Lancashire Constabulary has told LancsLive they will issue a response to our request for a comment regarding the issues the coroner raised about the way Mazie’s disappearance was investigated in the coming days.
The coroner said at the conclusion of the inquest that he did not intend to write a Prevention of Future Deaths report in relation to York and Scarborough Teaching Hospitals NHS Foundation Trust, which runs York Hospital, because he was satisfied comprehensive improvements have been made since Mazie’s death.
A spokesperson for the York trust said: “The trust regrets any anxiety caused to the staff of the residential home following Mazie’s discharge from the emergency department without a CAMHS assessment.

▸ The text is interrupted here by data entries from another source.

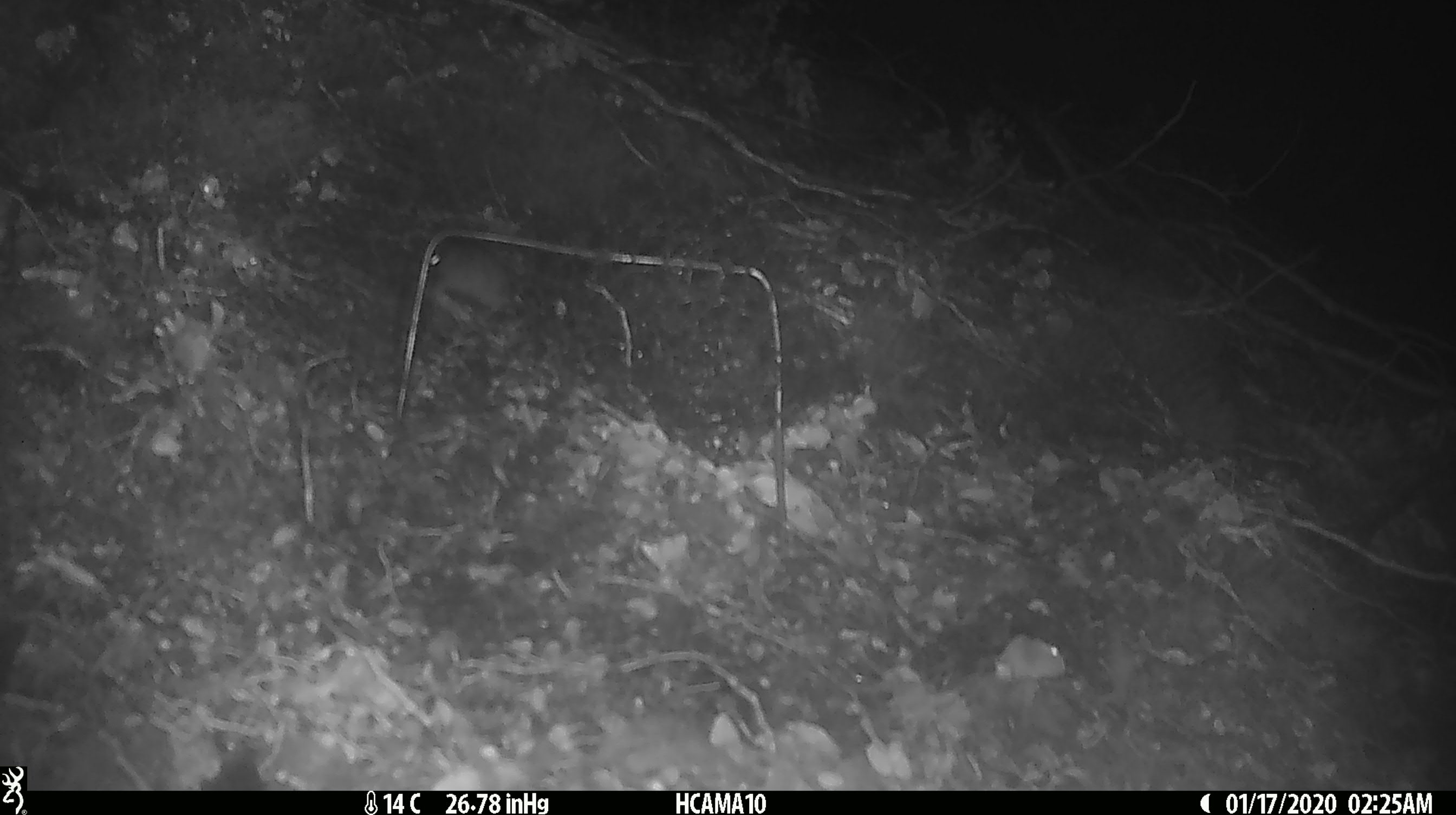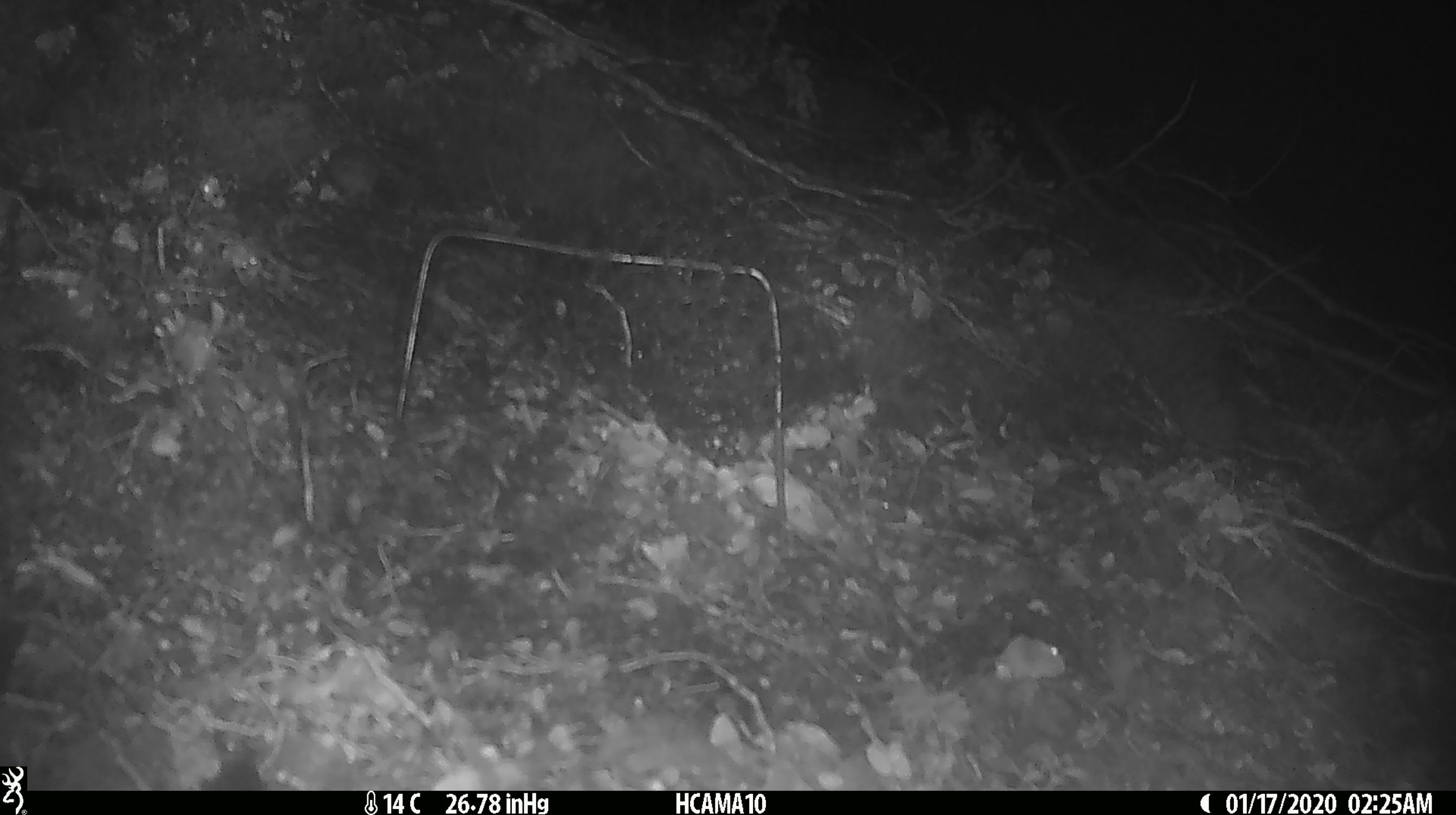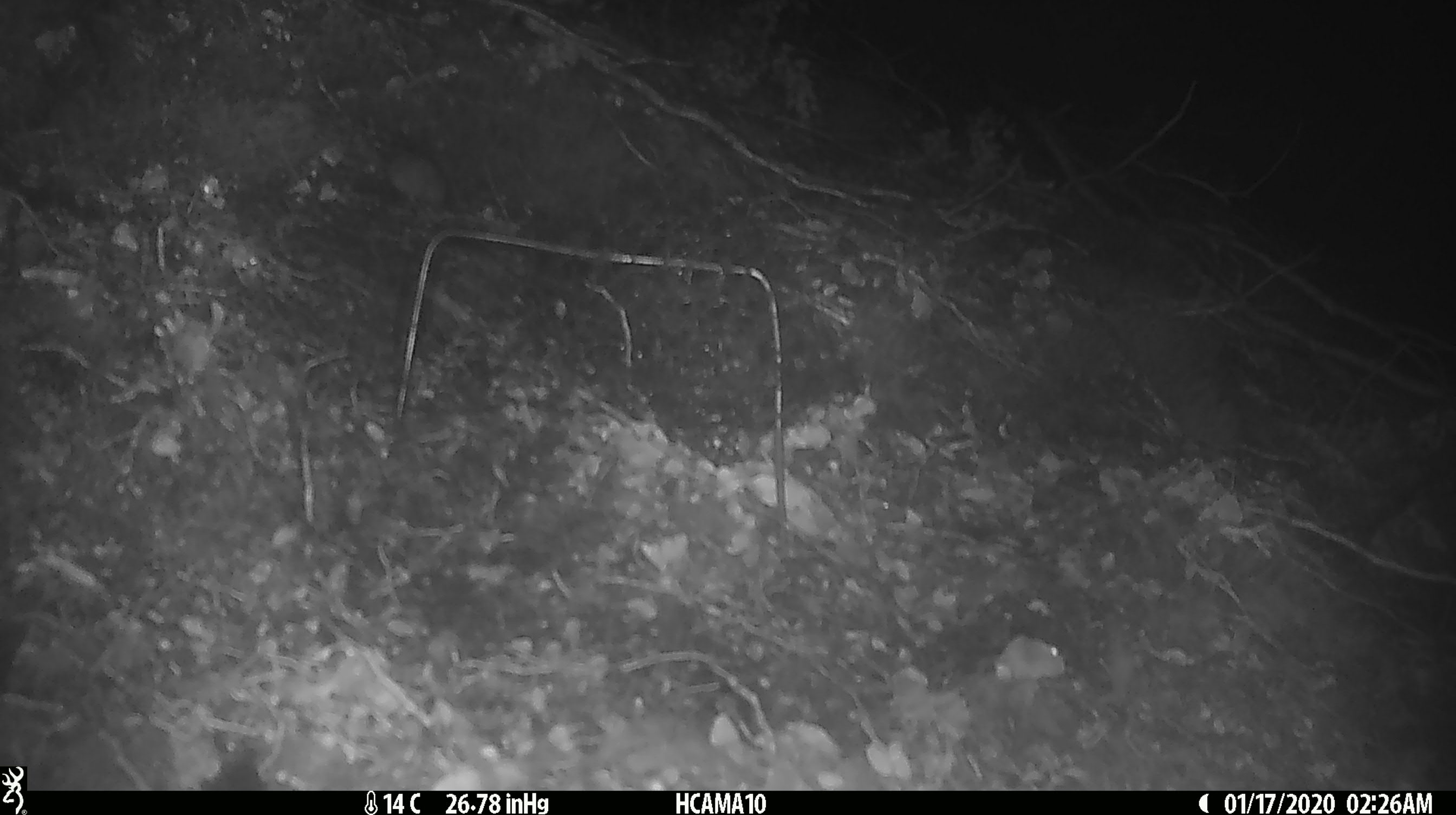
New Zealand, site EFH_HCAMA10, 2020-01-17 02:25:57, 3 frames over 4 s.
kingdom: Animalia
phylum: Chordata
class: Mammalia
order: Rodentia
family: Muridae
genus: Mus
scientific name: Mus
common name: mouse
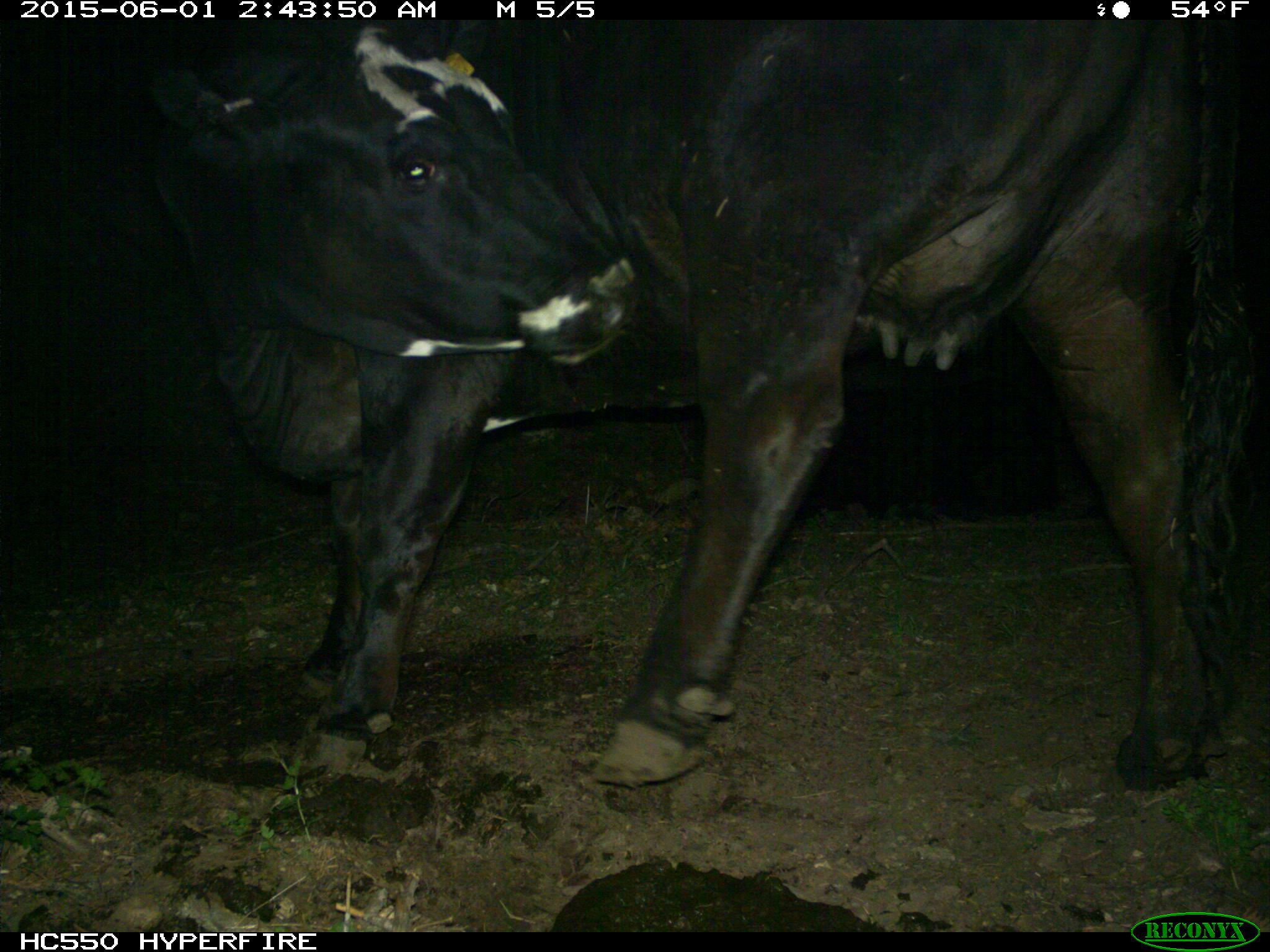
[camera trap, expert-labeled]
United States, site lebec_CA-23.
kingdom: Animalia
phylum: Chordata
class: Mammalia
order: Artiodactyla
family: Bovidae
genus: Bos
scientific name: Bos taurus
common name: domestic cow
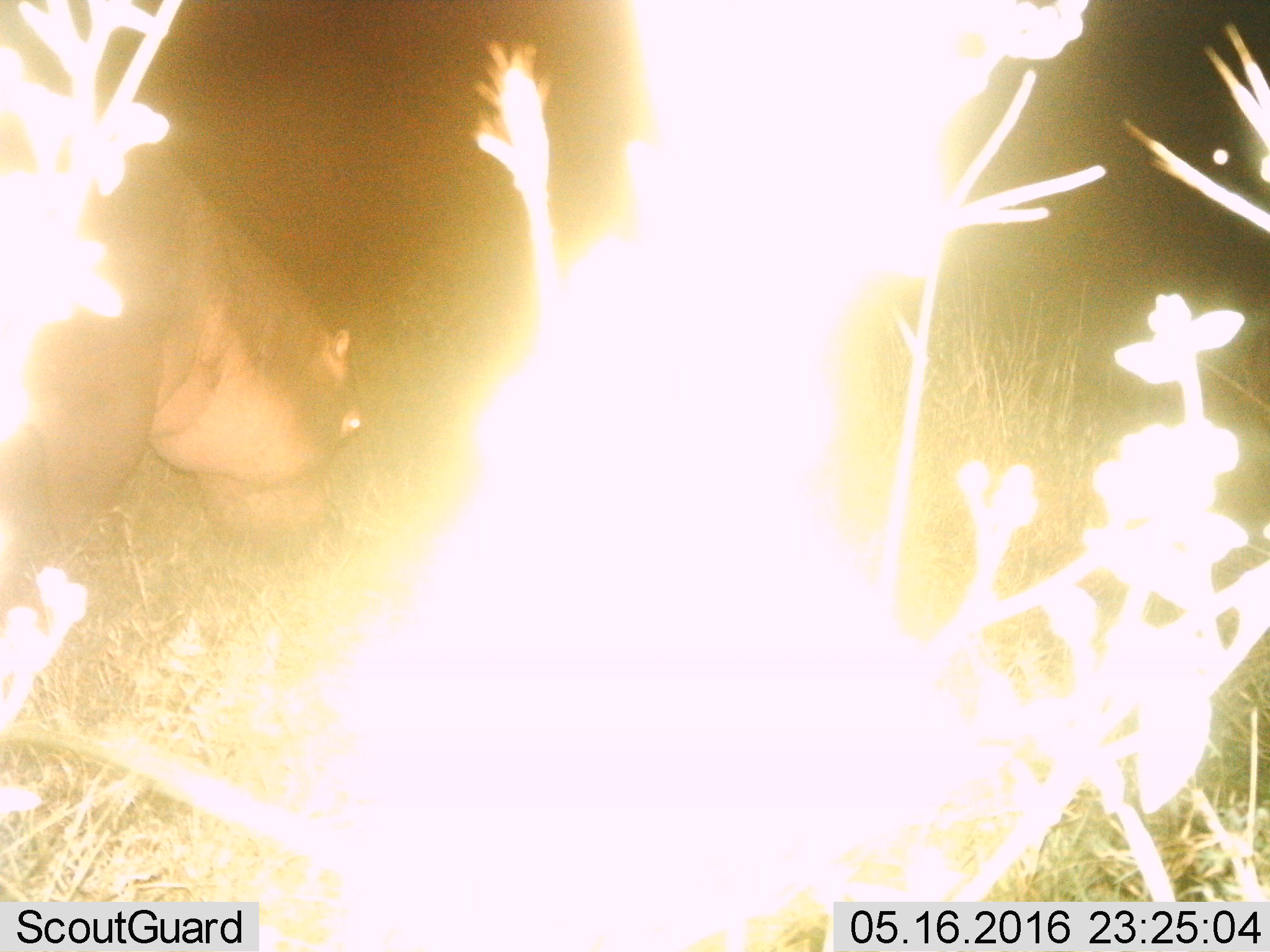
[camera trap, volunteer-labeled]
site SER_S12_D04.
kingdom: Animalia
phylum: Chordata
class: Mammalia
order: Artiodactyla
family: Hippopotamidae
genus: Hippopotamus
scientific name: Hippopotamus amphibius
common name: hippopotamus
Hippopotamus (Hippopotamus amphibius), count 1. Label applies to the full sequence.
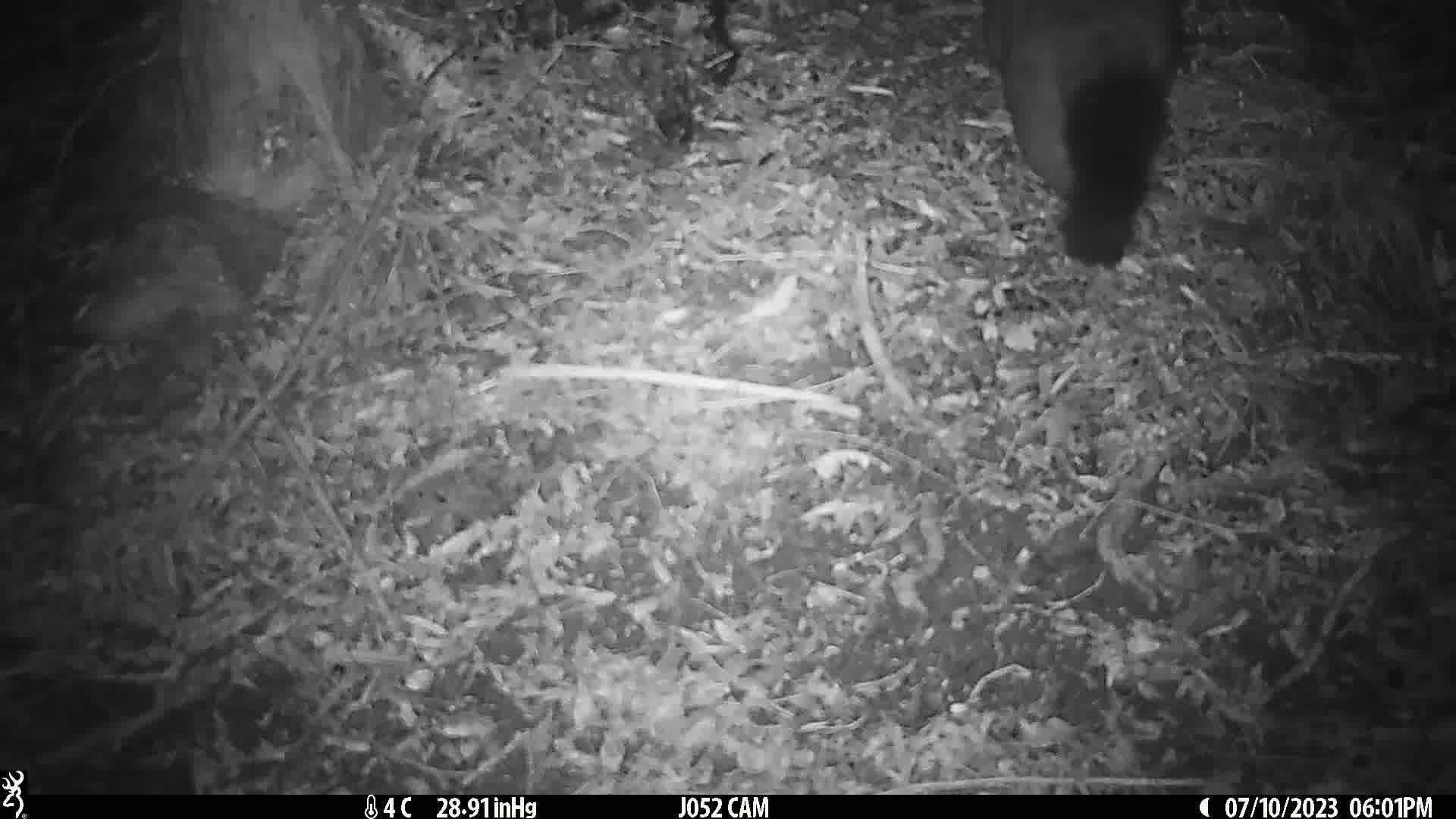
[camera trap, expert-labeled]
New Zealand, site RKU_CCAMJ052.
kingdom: Animalia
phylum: Chordata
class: Mammalia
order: Diprotodontia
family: Phalangeridae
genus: Trichosurus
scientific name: Trichosurus vulpecula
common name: common brushtail possum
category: possum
Possum (common brushtail possum) (Trichosurus vulpecula).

“Following an internal enquiry the Trust accepted at the inquest that should not have happened. At the time Mazie had no physical injuries needing treatment and the doctor understood staff were content to take her back to the residential home and contact the CAMHS service, which is provided by a different NHS Trust, later that morning.
“The coroner accepted that the trust has undertaken a meaningful review and has changed its policies and procedures appropriately.”
Mid Yorkshire Hospitals NHS Trust did not respond to our request for a comment regarding Mazie’s admission to Pinderfields Hospital in Wakefield.
After the conclusion of the inquest, in which the coroner ruled Mazie’s death was a suicide, Chris Callender, who represented Mazie’s family during the hearing, said that although improvements had been made at the various health trusts involved in the case it was “too little too late” for Mazie.
“The coroner’s findings show that had there been robust procedures in place and more staff at the time then Mazie’s death could possibly have been avoided,” Mr Callender told LancsLive.
“While it is evident that lessons have been learnt from this terrible tragedy, it is sadly too little too late for Mazie.
“It is the family’s hope that her death has been a catalyst for change, however, and that any changes that have been made are shared across the NHS to help protect other vulnerable young people in the future.”